- **What this task involves**: Copy each line of the listing below word for word, and leave the pictures out of your copy.

- **Supplied material**:
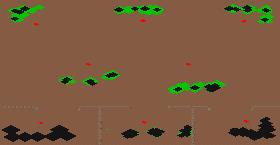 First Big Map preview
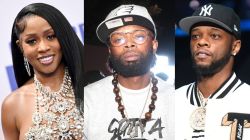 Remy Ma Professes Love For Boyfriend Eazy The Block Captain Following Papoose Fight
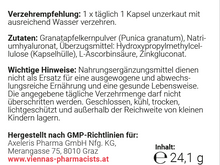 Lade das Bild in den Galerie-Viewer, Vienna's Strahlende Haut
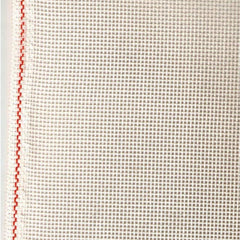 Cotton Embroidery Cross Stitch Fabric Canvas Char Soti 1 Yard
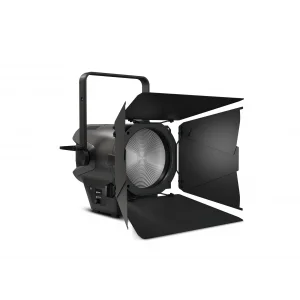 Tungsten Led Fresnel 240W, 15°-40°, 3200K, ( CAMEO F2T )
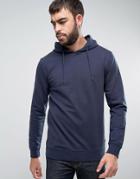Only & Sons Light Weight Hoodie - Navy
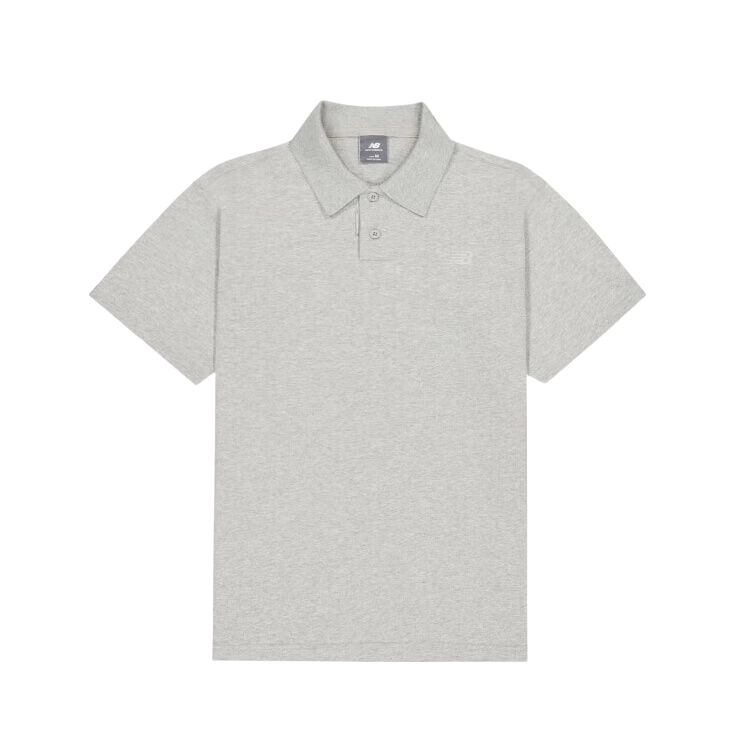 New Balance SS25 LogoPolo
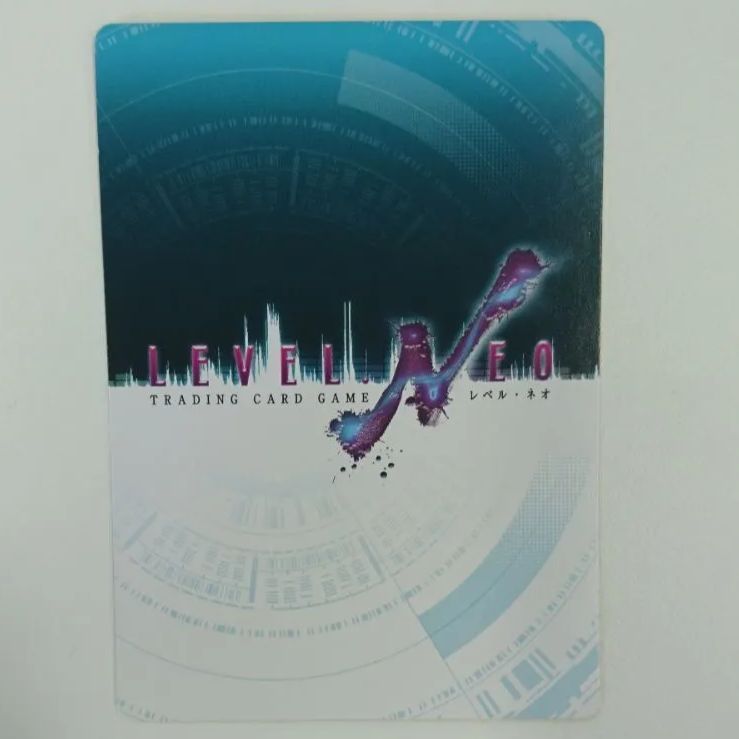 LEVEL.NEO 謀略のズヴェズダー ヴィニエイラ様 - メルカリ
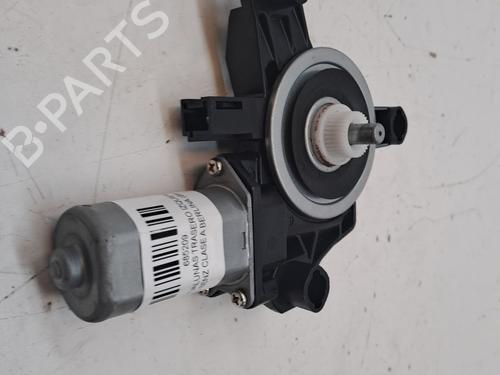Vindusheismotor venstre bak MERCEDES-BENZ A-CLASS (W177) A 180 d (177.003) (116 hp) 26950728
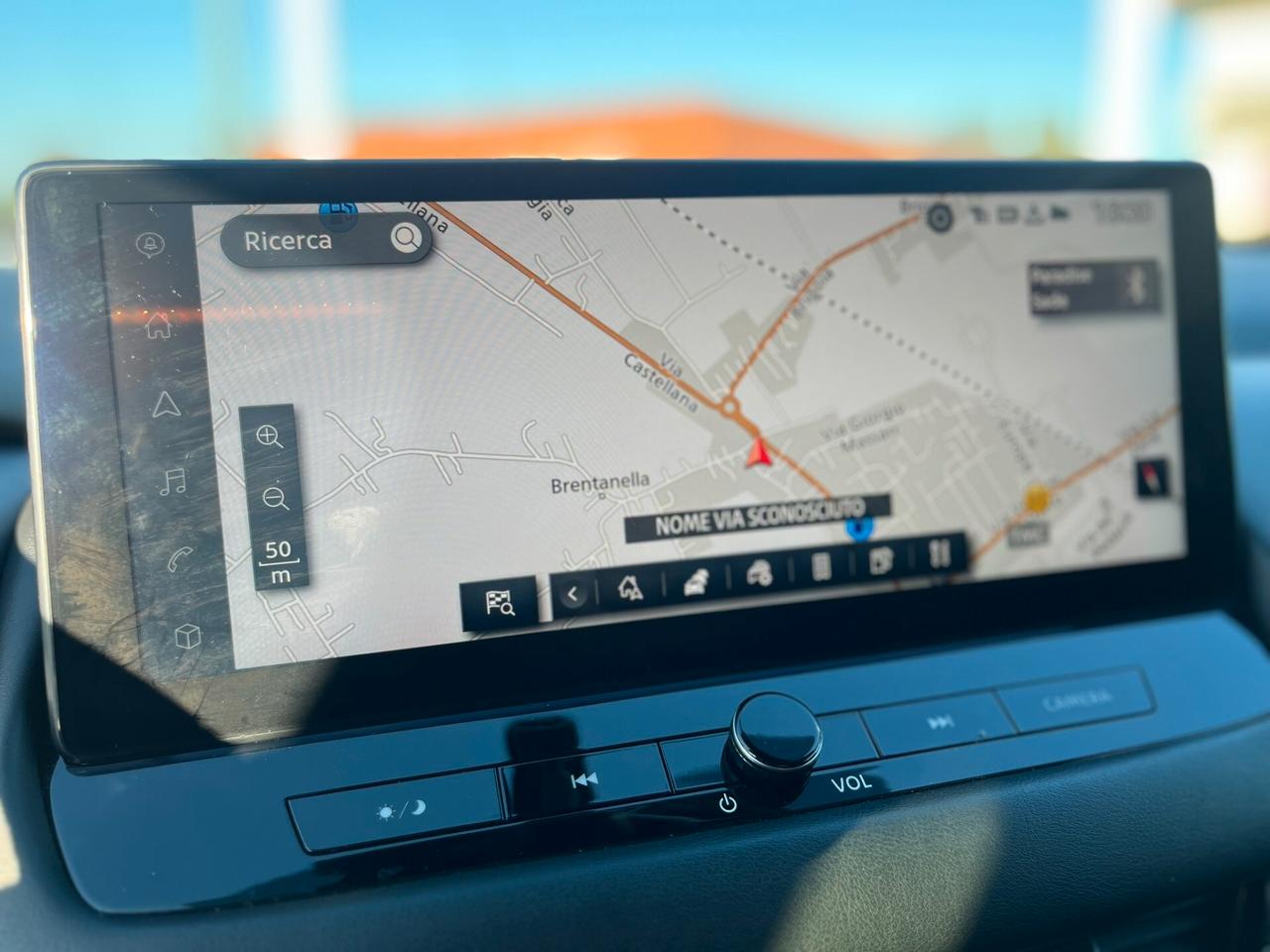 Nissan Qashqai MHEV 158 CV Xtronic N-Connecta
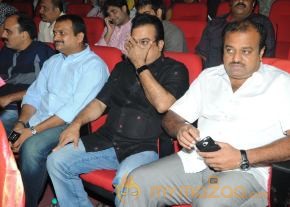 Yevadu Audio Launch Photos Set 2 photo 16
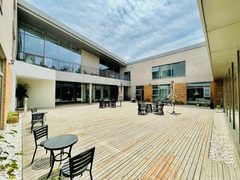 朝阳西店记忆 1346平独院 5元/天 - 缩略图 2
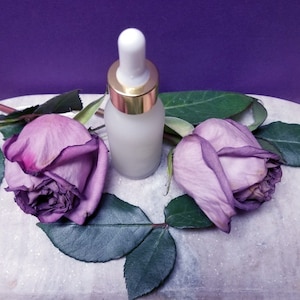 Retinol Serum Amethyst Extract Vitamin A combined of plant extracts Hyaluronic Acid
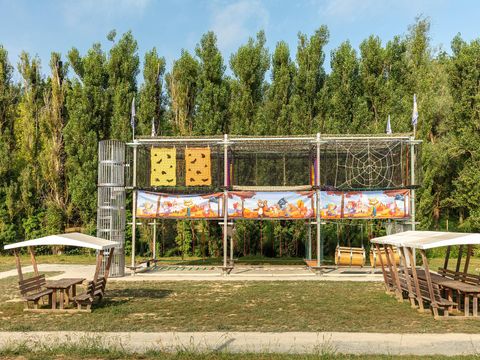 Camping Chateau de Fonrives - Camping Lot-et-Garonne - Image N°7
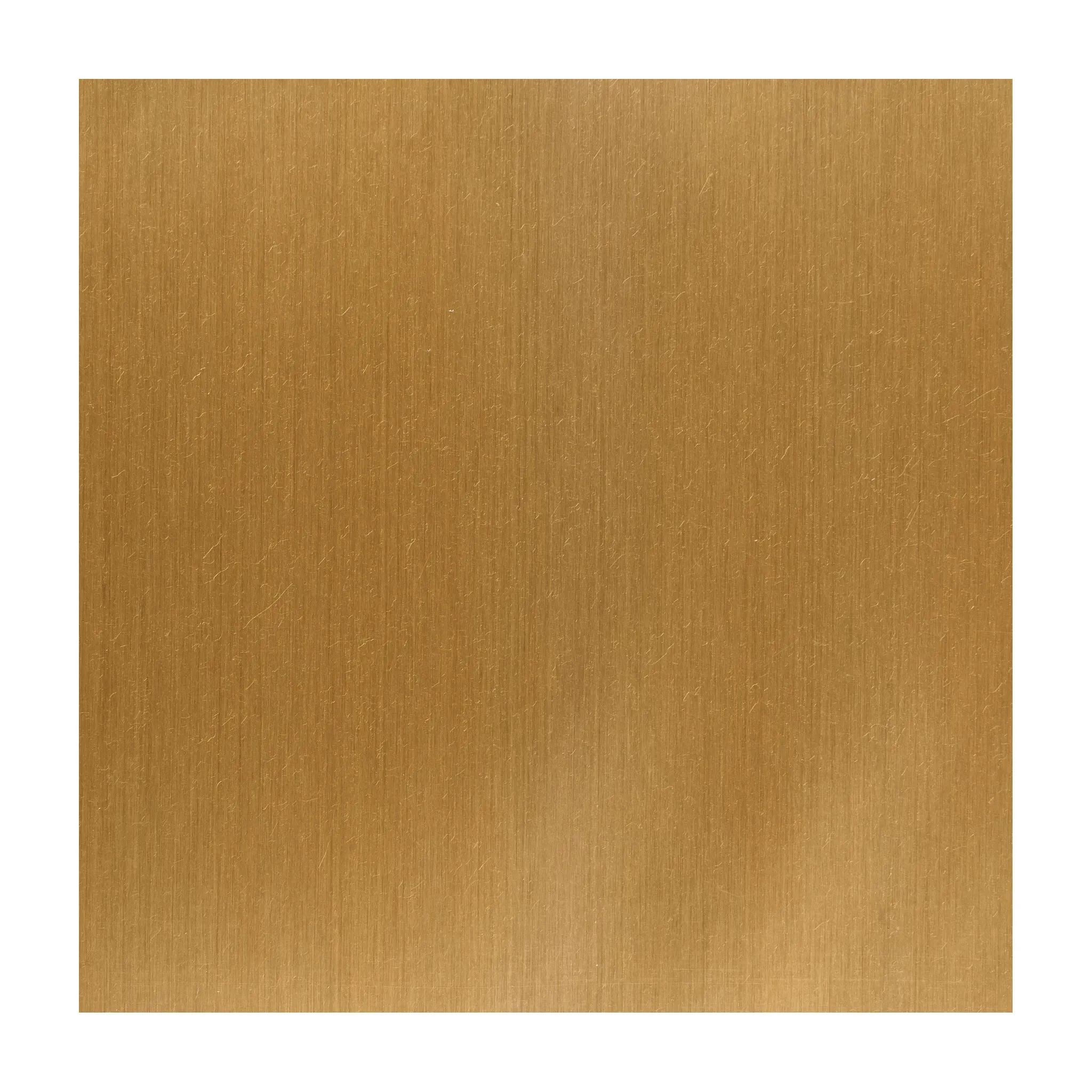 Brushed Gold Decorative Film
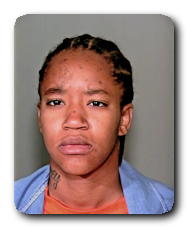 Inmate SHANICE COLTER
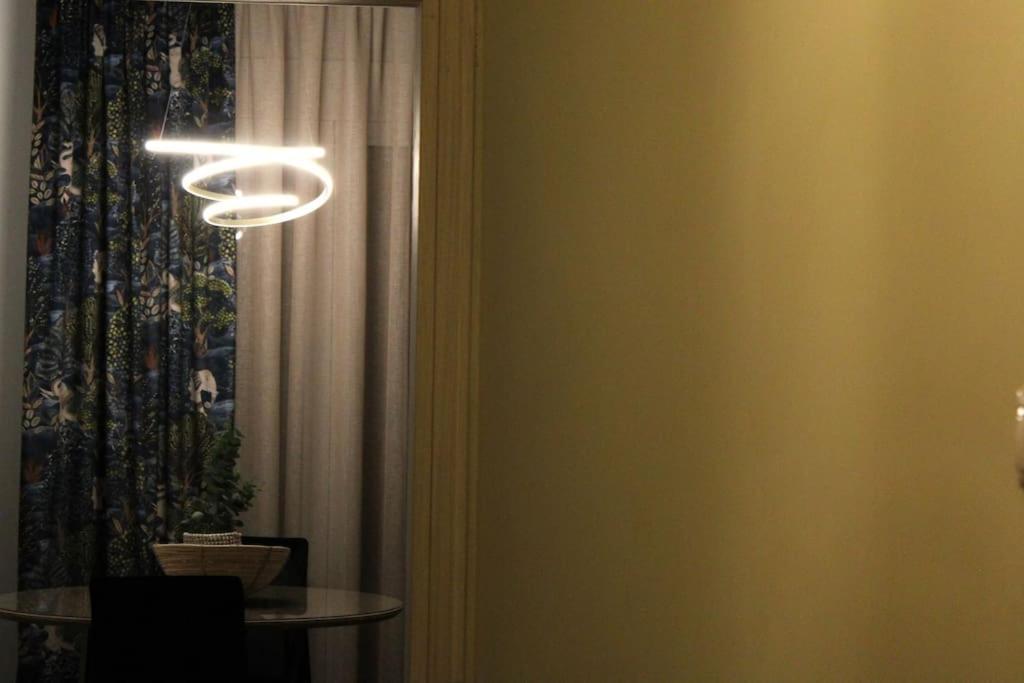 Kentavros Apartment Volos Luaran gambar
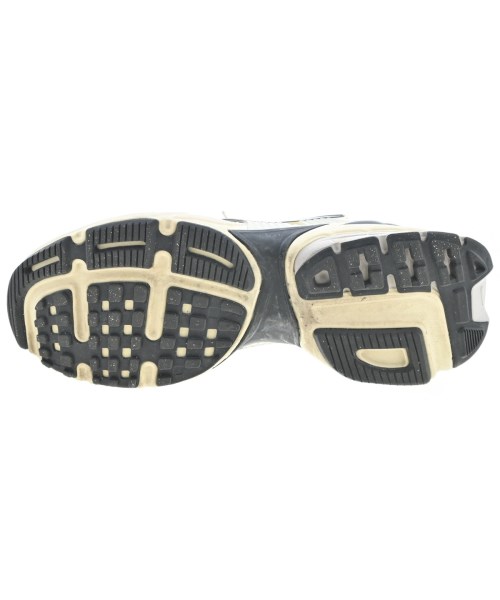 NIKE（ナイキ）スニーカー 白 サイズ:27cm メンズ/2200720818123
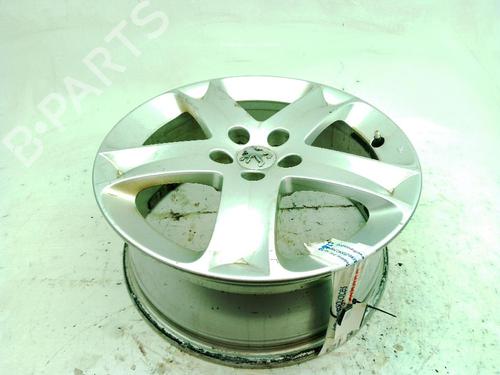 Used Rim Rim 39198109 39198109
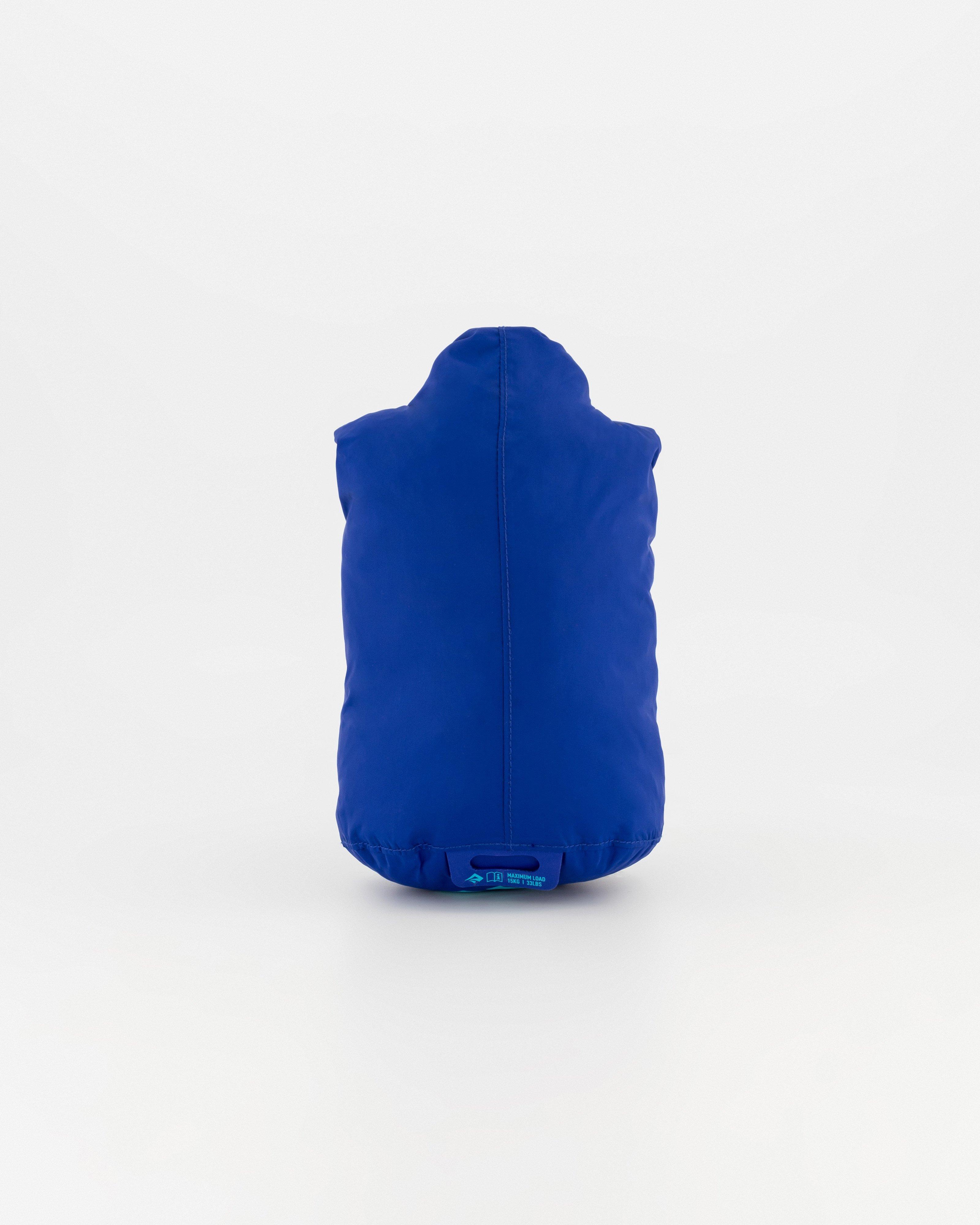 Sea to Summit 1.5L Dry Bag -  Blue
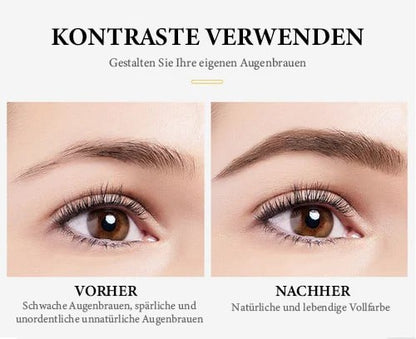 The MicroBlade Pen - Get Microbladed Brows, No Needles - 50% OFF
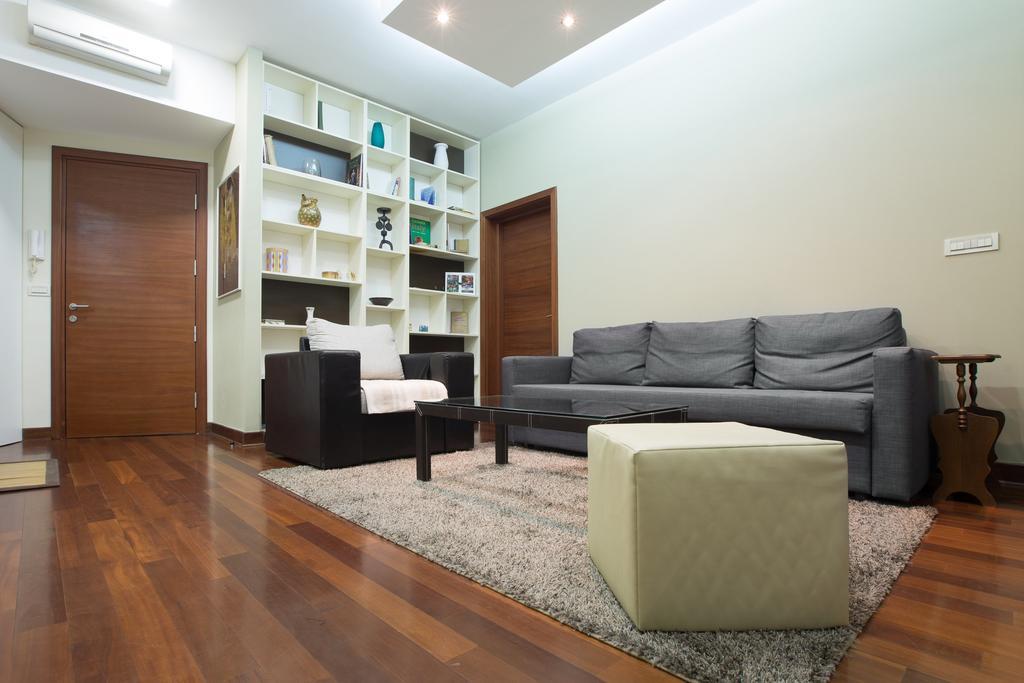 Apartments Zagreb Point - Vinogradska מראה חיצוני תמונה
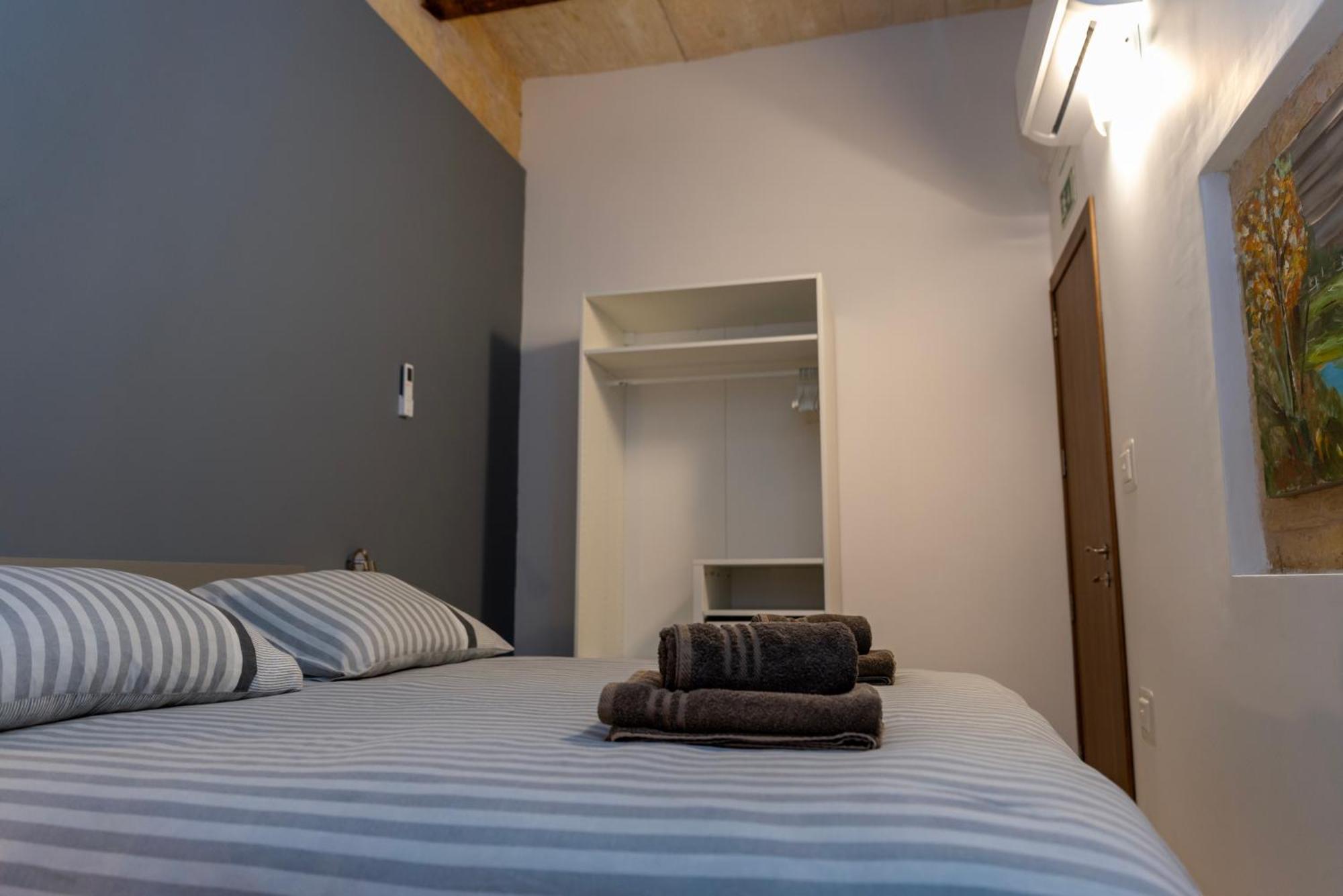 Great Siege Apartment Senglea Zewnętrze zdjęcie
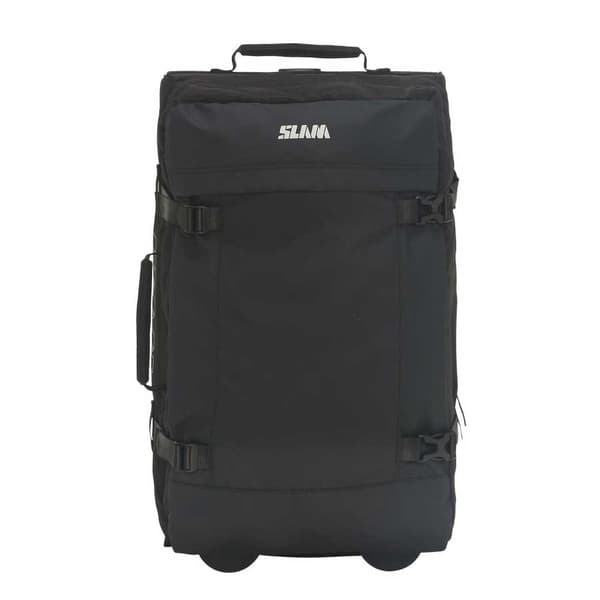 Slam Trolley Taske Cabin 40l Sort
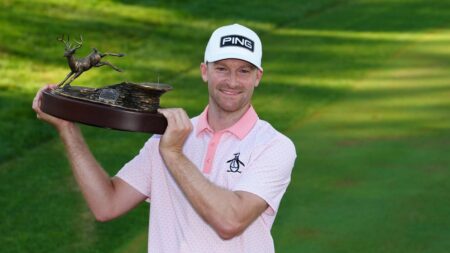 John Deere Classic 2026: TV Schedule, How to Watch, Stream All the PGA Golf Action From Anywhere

- **Answer for the task**:
 First Big Map preview
 Remy Ma Professes Love For Boyfriend Eazy The Block Captain Following Papoose Fight
 Lade das Bild in den Galerie-Viewer, Vienna's Strahlende Haut
 Cotton Embroidery Cross Stitch Fabric Canvas Char Soti 1 Yard
 Tungsten Led Fresnel 240W, 15°-40°, 3200K, ( CAMEO F2T )
Only & Sons Light Weight Hoodie - Navy
 New Balance SS25 LogoPolo
 LEVEL.NEO 謀略のズヴェズダー ヴィニエイラ様 - メルカリ
Vindusheismotor venstre bak MERCEDES-BENZ A-CLASS (W177) A 180 d (177.003) (116 hp) 26950728
 Nissan Qashqai MHEV 158 CV Xtronic N-Connecta
 Yevadu Audio Launch Photos Set 2 photo 16
 朝阳西店记忆 1346平独院 5元/天 - 缩略图 2
 Retinol Serum Amethyst Extract Vitamin A combined of plant extracts Hyaluronic Acid
 Camping Chateau de Fonrives - Camping Lot-et-Garonne - Image N°7
 Brushed Gold Decorative Film
 Inmate SHANICE COLTER
 Kentavros Apartment Volos Luaran gambar
 NIKE（ナイキ）スニーカー 白 サイズ:27cm メンズ/2200720818123
 Used Rim Rim 39198109 39198109
 Sea to Summit 1.5L Dry Bag -  Blue
 The MicroBlade Pen - Get Microbladed Brows, No Needles - 50% OFF
 Apartments Zagreb Point - Vinogradska מראה חיצוני תמונה
 Great Siege Apartment Senglea Zewnętrze zdjęcie
 Slam Trolley Taske Cabin 40l Sort
 John Deere Classic 2026: TV Schedule, How to Watch, Stream All the PGA Golf Action From Anywhere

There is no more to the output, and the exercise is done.